> [Activities]:
a - According to the film review, which company pays for the scientists' expedition?
b - Retype the passage of the film review word for word, starting at "Taken as a film" and ending at "everything been explained.".

> [Selected text]:
As the youngest of seven kids who all attended the same high school, I know firsthand how hard it is to live up to an illustrious predecessor. So I feel for "Prometheus," Ridley Scott's prequel to his 1979 sci-fi horror classic "Alien." If his latest film were allowed to be unaffiliated with a hit franchise and could be graded on its own merits, it would be a sleek scientists-in-space thriller.
Taken as a film that has to follow in the slime-encrusted footsteps of the elegantly terrifying "Alien" and James Cameron's intensely thrilling "Aliens," however, "Prometheus" can't help feeling like something of an also-ran. While it certainly delivers in many ways, the film ultimately winds up playing like very expensive fan-fiction for people who would have liked "2001" better had everything been explained.
Set at the turn of the 22nd century, "Prometheus" follows archeologists Elizabeth Shaw (Noomi Rapace) and Charlie Holloway (Logan Marshall-Green, looking a lot like Tom Hardy) into deep space. They have discovered cave paintings around the world from different eras that depict space visitors and a cluster of five orbs, and now the fine folks at Weyland Industries have paid for the scientists to go on an expedition to a corner of the universe that matches these ancient maps in the hopes of finding the creators of life on Earth.

> [Supplied material]:
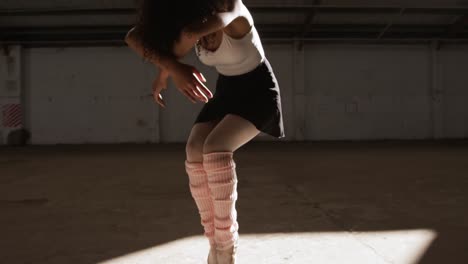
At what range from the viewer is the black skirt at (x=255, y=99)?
4.98ft

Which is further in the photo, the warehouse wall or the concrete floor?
the warehouse wall

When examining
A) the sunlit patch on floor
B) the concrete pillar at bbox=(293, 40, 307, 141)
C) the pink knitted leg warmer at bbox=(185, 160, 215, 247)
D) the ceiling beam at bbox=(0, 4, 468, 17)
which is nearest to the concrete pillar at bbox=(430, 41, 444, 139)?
the ceiling beam at bbox=(0, 4, 468, 17)

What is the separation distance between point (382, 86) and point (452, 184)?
24.2 feet

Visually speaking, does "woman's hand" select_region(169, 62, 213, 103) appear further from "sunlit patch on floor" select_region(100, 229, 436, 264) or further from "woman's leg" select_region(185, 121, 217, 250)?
"sunlit patch on floor" select_region(100, 229, 436, 264)

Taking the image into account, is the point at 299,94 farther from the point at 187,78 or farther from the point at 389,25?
the point at 187,78

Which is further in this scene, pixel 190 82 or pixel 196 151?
pixel 196 151

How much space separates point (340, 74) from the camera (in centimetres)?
1066

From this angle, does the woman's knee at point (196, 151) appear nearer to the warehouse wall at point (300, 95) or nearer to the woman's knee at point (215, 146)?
the woman's knee at point (215, 146)

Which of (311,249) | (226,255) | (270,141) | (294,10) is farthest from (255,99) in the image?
(270,141)

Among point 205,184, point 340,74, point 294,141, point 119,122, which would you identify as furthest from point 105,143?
point 205,184

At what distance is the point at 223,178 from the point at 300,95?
9.33 m

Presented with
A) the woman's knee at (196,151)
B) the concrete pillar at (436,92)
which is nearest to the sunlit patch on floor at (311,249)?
the woman's knee at (196,151)

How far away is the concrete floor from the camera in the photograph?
188 centimetres

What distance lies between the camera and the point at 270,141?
10.4 m
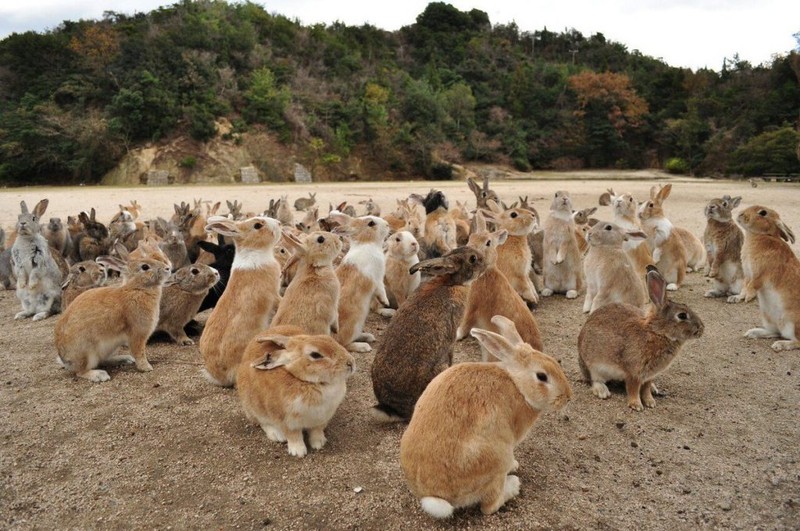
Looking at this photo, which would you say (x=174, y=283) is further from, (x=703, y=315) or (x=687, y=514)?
(x=703, y=315)

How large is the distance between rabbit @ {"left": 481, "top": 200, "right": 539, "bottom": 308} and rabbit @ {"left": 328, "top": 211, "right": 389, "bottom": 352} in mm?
1719

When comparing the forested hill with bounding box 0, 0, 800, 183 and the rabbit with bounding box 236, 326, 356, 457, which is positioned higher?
the forested hill with bounding box 0, 0, 800, 183

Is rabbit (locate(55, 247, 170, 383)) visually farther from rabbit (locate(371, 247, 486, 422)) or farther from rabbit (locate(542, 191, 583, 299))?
rabbit (locate(542, 191, 583, 299))

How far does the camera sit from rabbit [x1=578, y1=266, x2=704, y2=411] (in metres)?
4.80

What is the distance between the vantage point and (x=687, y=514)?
3.54 meters

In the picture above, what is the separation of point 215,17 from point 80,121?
13221 millimetres

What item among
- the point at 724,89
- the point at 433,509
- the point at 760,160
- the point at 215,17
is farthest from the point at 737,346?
the point at 724,89

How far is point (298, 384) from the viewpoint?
4.10m

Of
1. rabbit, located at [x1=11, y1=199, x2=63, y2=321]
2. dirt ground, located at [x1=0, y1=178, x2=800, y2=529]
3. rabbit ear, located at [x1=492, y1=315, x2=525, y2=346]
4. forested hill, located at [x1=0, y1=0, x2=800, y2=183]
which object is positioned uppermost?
forested hill, located at [x1=0, y1=0, x2=800, y2=183]

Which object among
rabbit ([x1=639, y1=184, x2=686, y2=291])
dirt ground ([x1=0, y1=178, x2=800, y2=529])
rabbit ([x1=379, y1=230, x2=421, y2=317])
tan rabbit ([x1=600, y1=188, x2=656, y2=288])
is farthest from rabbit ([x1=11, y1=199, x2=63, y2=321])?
rabbit ([x1=639, y1=184, x2=686, y2=291])

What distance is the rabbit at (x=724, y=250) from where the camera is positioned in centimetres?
846

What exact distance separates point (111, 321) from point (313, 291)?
2.04 metres

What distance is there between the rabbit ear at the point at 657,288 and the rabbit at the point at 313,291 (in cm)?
296

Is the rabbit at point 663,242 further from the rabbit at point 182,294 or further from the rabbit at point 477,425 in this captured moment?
the rabbit at point 182,294
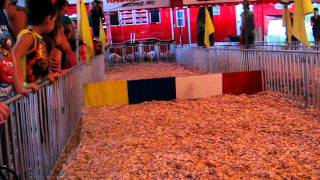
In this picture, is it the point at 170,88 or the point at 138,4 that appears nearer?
the point at 170,88

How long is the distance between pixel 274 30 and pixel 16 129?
23.2 meters

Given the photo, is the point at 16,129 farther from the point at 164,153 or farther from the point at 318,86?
the point at 318,86

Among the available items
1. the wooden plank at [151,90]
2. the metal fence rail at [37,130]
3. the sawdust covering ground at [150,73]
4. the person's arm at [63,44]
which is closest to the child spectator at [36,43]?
the metal fence rail at [37,130]

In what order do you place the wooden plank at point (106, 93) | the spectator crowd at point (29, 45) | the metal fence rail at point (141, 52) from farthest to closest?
the metal fence rail at point (141, 52)
the wooden plank at point (106, 93)
the spectator crowd at point (29, 45)

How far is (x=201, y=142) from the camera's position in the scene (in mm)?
5355

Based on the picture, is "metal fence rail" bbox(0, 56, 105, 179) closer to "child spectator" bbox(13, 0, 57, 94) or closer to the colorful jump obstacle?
"child spectator" bbox(13, 0, 57, 94)

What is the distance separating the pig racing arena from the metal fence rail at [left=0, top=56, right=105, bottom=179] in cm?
24

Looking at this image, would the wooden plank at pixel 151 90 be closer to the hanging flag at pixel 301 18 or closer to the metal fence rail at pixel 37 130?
the hanging flag at pixel 301 18

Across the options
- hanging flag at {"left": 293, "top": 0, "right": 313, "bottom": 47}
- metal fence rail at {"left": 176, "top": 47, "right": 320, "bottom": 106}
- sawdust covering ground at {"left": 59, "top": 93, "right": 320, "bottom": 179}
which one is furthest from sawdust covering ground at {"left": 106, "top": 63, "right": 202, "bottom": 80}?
sawdust covering ground at {"left": 59, "top": 93, "right": 320, "bottom": 179}

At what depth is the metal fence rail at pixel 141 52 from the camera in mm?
22641

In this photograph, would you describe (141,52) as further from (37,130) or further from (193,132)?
(37,130)

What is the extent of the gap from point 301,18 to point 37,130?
542cm

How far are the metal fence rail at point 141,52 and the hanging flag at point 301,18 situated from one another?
568 inches

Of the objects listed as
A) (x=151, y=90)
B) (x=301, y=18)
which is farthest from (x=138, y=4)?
(x=301, y=18)
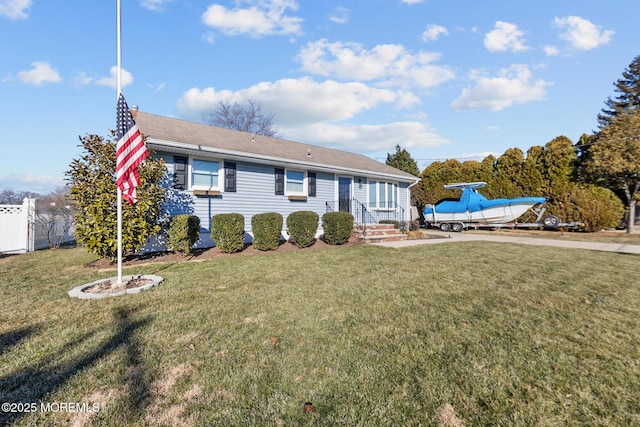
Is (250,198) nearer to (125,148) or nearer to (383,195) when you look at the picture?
(125,148)

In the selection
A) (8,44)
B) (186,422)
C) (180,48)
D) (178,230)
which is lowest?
(186,422)

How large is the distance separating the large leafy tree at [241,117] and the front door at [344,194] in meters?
17.2

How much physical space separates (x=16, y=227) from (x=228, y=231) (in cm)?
729

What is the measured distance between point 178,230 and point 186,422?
20.5 feet

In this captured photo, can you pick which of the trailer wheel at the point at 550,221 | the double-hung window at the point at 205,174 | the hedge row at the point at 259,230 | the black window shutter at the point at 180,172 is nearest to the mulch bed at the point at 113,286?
the hedge row at the point at 259,230

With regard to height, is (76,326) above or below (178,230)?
below

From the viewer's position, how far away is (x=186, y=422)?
Answer: 1.72 m

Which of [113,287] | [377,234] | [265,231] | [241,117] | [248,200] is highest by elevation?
[241,117]

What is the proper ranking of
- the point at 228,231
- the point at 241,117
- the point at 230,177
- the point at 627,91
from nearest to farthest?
the point at 228,231 < the point at 230,177 < the point at 241,117 < the point at 627,91

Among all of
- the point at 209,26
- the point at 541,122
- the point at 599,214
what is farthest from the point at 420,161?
the point at 209,26

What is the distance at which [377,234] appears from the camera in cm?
1120

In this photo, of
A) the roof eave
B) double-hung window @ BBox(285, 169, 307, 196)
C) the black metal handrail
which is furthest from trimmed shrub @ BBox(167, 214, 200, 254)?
the black metal handrail

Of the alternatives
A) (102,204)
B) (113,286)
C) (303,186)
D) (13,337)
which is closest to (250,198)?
(303,186)

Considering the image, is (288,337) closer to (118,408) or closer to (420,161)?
(118,408)
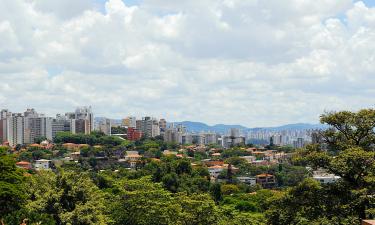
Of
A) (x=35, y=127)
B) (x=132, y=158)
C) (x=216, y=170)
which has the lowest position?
(x=216, y=170)

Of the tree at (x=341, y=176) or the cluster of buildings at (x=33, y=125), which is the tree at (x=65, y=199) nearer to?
the tree at (x=341, y=176)

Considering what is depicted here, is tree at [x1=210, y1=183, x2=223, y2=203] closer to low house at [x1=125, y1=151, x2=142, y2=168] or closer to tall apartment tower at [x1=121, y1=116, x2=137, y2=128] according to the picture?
low house at [x1=125, y1=151, x2=142, y2=168]

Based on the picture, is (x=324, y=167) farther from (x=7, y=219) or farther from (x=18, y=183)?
(x=18, y=183)

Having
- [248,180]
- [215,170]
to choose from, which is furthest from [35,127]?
[248,180]

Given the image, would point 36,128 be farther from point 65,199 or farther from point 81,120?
point 65,199

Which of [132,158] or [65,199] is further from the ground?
[65,199]

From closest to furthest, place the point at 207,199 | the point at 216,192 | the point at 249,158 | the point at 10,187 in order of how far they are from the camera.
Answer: the point at 10,187 < the point at 207,199 < the point at 216,192 < the point at 249,158

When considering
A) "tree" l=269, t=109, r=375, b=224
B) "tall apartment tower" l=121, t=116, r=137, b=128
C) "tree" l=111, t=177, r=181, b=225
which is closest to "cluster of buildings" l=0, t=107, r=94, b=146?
"tall apartment tower" l=121, t=116, r=137, b=128
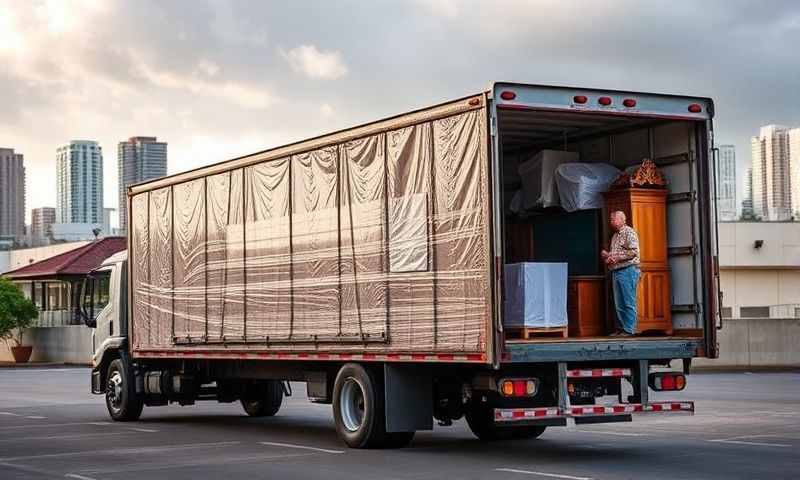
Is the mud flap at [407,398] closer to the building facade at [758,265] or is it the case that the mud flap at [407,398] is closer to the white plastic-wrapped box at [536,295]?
the white plastic-wrapped box at [536,295]

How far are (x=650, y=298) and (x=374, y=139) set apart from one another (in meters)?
3.70

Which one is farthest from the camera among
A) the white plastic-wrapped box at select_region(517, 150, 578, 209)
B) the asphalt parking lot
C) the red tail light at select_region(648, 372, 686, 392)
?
the white plastic-wrapped box at select_region(517, 150, 578, 209)

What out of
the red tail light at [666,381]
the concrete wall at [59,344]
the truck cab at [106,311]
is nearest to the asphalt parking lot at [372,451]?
the red tail light at [666,381]

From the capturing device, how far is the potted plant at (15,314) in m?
59.2

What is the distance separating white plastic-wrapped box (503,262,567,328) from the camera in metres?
15.3

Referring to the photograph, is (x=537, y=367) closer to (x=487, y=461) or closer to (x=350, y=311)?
(x=487, y=461)

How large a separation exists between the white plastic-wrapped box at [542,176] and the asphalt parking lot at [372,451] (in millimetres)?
2958

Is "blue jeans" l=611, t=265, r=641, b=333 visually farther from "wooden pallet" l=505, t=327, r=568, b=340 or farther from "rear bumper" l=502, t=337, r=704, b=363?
"wooden pallet" l=505, t=327, r=568, b=340

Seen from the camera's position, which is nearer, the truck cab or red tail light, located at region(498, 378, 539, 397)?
red tail light, located at region(498, 378, 539, 397)

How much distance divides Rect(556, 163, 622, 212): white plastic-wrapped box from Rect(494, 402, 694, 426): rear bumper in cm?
268

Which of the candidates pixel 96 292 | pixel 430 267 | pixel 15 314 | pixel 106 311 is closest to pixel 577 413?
pixel 430 267

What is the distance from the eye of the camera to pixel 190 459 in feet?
51.6

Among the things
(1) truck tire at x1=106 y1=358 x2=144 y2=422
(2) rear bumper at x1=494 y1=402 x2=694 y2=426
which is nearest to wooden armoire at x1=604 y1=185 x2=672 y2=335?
(2) rear bumper at x1=494 y1=402 x2=694 y2=426

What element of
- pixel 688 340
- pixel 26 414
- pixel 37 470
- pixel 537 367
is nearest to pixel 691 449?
pixel 688 340
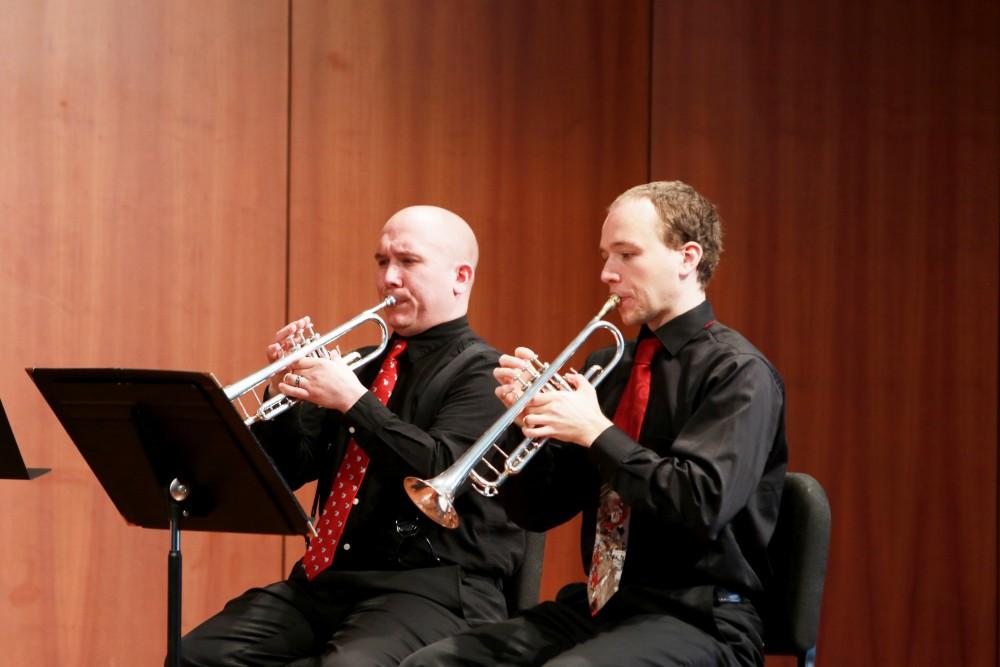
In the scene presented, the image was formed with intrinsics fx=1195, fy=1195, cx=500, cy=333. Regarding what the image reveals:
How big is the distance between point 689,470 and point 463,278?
1.03 m

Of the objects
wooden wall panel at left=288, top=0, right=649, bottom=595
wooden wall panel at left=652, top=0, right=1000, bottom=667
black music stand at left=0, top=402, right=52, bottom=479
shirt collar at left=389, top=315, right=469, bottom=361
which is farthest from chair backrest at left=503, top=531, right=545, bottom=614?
wooden wall panel at left=652, top=0, right=1000, bottom=667

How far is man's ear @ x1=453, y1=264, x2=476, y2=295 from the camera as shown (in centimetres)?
311

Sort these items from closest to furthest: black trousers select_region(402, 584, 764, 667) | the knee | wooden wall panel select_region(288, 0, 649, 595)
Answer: black trousers select_region(402, 584, 764, 667), the knee, wooden wall panel select_region(288, 0, 649, 595)

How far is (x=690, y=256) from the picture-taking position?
259 cm

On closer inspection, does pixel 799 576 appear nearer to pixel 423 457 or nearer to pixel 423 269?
pixel 423 457

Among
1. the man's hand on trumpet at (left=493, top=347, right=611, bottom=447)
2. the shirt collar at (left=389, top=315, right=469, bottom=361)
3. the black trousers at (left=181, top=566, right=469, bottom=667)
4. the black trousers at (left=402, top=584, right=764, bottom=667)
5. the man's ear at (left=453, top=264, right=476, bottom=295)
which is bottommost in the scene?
the black trousers at (left=181, top=566, right=469, bottom=667)

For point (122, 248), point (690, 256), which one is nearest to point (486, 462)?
point (690, 256)

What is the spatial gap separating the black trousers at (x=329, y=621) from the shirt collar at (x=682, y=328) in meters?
0.77

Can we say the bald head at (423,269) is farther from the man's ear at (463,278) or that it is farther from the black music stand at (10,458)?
the black music stand at (10,458)

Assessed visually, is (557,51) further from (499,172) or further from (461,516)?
(461,516)

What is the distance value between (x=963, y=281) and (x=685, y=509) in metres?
2.46

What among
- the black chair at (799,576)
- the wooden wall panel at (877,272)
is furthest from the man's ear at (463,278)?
the wooden wall panel at (877,272)

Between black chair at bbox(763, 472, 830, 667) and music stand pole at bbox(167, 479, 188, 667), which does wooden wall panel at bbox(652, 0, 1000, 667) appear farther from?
music stand pole at bbox(167, 479, 188, 667)

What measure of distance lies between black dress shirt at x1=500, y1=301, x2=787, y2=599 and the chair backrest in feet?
0.97
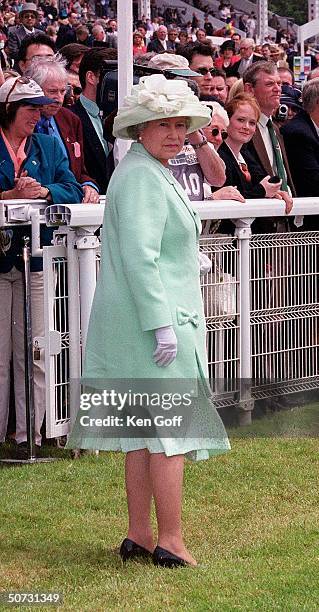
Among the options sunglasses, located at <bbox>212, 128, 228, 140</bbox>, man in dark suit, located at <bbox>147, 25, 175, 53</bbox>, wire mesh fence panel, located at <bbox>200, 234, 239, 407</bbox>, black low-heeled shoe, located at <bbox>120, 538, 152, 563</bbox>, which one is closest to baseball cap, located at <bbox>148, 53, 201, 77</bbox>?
sunglasses, located at <bbox>212, 128, 228, 140</bbox>

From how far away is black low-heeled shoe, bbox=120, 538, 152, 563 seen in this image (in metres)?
5.53

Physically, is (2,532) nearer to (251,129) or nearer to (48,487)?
(48,487)

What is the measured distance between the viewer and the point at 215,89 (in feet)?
37.8

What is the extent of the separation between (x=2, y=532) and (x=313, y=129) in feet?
16.8

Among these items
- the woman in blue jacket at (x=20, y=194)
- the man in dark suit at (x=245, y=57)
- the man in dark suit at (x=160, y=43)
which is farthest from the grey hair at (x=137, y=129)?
the man in dark suit at (x=160, y=43)

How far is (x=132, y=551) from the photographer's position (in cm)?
554

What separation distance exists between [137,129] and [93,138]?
3.65 meters

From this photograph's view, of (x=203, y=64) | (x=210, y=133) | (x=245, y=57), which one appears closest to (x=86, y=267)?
(x=210, y=133)

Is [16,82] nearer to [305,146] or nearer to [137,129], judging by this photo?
[137,129]

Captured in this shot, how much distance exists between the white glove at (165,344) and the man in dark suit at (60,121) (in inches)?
120

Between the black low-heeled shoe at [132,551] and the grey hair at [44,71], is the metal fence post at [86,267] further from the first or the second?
the black low-heeled shoe at [132,551]

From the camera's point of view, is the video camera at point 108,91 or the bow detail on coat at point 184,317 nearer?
the bow detail on coat at point 184,317

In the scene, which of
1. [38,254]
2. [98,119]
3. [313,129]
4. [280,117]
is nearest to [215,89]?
[280,117]

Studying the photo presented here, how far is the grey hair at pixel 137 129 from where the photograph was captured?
5.49m
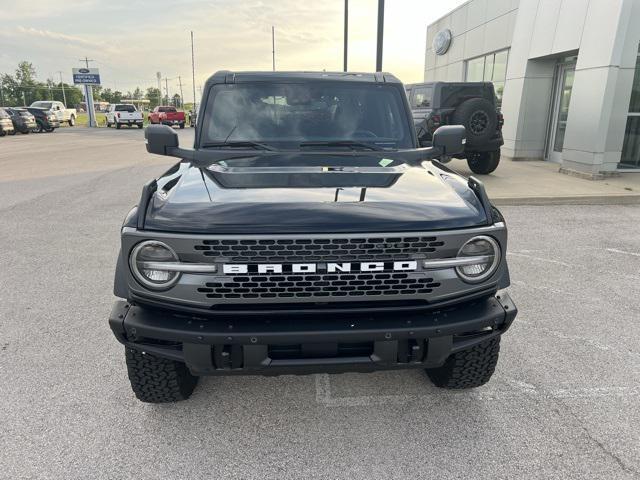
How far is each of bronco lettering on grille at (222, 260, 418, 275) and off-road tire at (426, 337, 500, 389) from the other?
78 cm

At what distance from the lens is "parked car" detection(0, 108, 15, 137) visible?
26989mm

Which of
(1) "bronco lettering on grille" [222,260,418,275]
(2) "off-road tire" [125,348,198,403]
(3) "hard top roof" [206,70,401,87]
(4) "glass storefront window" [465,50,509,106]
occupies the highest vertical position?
(4) "glass storefront window" [465,50,509,106]

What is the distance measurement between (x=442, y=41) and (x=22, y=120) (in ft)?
81.6

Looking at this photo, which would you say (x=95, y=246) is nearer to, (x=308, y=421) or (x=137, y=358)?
(x=137, y=358)

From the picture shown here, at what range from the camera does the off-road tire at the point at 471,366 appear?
2665mm

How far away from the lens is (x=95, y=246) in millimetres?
5918

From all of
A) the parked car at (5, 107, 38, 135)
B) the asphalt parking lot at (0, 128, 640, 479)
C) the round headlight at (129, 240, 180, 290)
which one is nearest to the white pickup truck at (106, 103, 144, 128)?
the parked car at (5, 107, 38, 135)

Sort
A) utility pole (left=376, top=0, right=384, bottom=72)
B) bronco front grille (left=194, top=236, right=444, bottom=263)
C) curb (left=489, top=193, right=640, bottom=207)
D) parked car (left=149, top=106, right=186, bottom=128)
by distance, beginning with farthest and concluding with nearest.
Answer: parked car (left=149, top=106, right=186, bottom=128)
utility pole (left=376, top=0, right=384, bottom=72)
curb (left=489, top=193, right=640, bottom=207)
bronco front grille (left=194, top=236, right=444, bottom=263)

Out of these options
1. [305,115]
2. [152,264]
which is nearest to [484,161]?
[305,115]

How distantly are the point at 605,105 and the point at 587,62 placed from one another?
1.22m

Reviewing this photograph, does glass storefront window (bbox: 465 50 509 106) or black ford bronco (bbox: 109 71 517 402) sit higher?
glass storefront window (bbox: 465 50 509 106)

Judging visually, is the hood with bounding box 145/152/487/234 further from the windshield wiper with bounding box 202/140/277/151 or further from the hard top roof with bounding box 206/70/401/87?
the hard top roof with bounding box 206/70/401/87

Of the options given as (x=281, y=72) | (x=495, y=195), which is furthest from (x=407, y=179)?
(x=495, y=195)

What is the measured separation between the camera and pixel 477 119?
9.71m
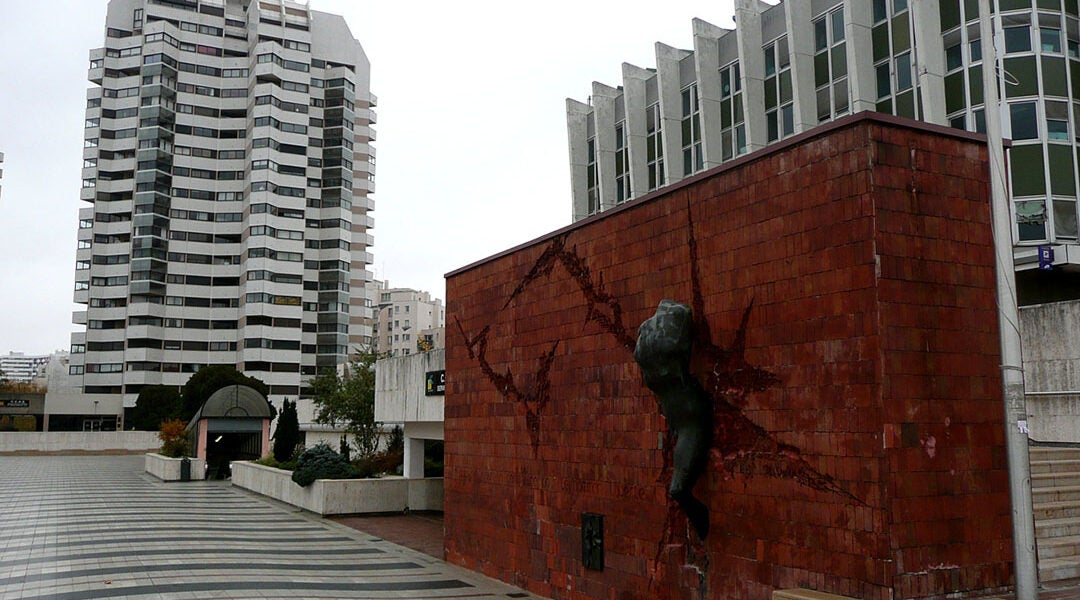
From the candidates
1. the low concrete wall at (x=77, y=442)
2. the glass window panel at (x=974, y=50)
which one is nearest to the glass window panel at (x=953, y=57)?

> [Answers given]:
a - Weyland Industries

b -
Taken as a film that has to follow in the slime-encrusted footsteps of the elegantly terrifying "Alien" and James Cameron's intensely thrilling "Aliens," however, "Prometheus" can't help feeling like something of an also-ran. While it certainly delivers in many ways, the film ultimately winds up playing like very expensive fan-fiction for people who would have liked "2001" better had everything been explained.